Is quality or quantity more important in content marketing? 

If you’re like a majority of marketers, you’d likely say quality. For many marketing leaders, the case is closed: quality trumps quantity. Having less but amazing content is more desirable than having more of less-than-stellar content.

But is the case indeed closed? Should marketers really care more about quality and not worry too much about volume?

To answer these questions, it’s useful to examine some examples of effective content marketing. Brands such as Oreo, Hubspot, Amex and Red Bull are all content marketing leaders today. They have built a captive audience. When these brands release something—whether it’s a tweet, a blog post or a video—people pay attention.

It’s safe to say that these brands have quality content. But it’s also critical to point out that these brands publish content frequently. At one point, Oreo decided to create 100 pieces of content about pop culture topics in 100 days. Hubspot has three blogs, all updated several times a week. Amex’s Open Forum, a hub for small businesses, is updated daily. For these brands, content quantity is just as critical as content quality.

I recently spoke with Michael Brenner, Head of Strategy at NewsCred, and he shared a compelling insight about the quality-versus-quantity conundrum:

When you ask a roomful of content marketers whether quality or quantity is more important, almost 100 percent of people will say quality. Content marketers too easily philosophically agree that quality trumps quantity. But that knee-jerk response isn’t necessarily correct.

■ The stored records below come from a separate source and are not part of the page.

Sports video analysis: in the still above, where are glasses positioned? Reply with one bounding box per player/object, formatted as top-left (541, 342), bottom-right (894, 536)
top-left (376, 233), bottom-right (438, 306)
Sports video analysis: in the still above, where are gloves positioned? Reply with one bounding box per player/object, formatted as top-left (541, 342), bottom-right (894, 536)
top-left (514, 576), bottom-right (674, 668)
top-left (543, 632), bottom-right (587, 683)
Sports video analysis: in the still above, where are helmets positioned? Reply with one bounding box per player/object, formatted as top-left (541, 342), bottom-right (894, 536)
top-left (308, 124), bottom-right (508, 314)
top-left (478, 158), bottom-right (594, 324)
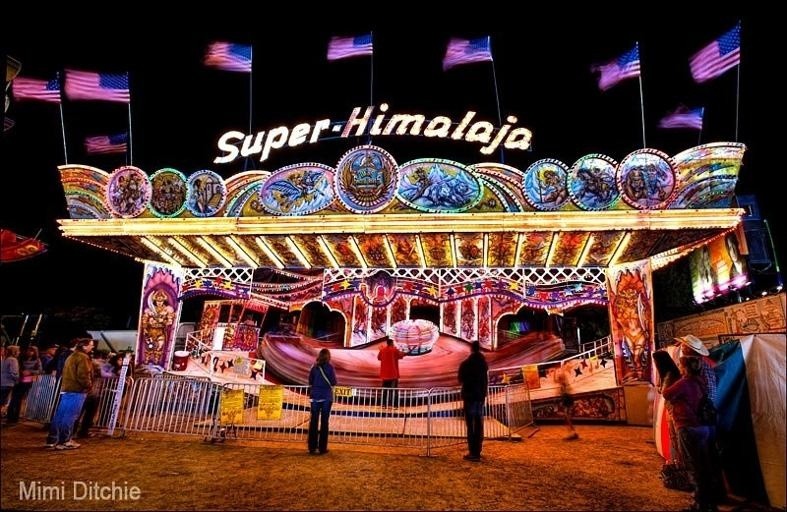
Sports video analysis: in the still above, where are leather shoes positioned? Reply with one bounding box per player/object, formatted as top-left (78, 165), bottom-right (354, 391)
top-left (463, 453), bottom-right (481, 461)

Think about media publishers. They create and publish content everyday. Consistency builds an audience—something that’s critical in the content marketing practice. Volume is just as critical as quality. That’s not to say that marketers need to sacrifice quality. But I think marketers should set and follow volume goals to boost their content marketing ROI.

When pushed to create more content, many companies use the quantity-versus-quality dilemma as an excuse not to release content more frequently. (Despite this excuse, however, these companies also tend to create mediocre content.) But Brenner’s point—and I think it’s an important one—is that this dilemma is a false dichotomy. Quality doesn’t need to suffer as a result of increasing your content volume. You don’t have to choose sides because it’s possible to produce quality content frequently.

Of course, doing so is easier said than done. Content marketers in your company need to be able to write quality content faster. You might need to hire freelancers or agencies who have a great track record in producing relevant, useful and quality content. Or you might need to shift your focus to shorter (but still high quality) pieces and less on long-form content.

If you’re obsessing over content quality at the expense of quantity, you are limiting the success of your content marketing strategy. So consider ways you can be more efficient. Aim to post more frequently to increase the likelihood that potential customers will remember you. Set a quantity goal and put aside the necessary resources and money to meet it.

When it comes to content marketing success, prioritizing quantity at the same level as quality increases your chances of standing out. In a world where a majority of B2B and B2C companies are now doing content marketing, volume is just as critical as utility. Don’t make the mistake of prioritizing one over the other.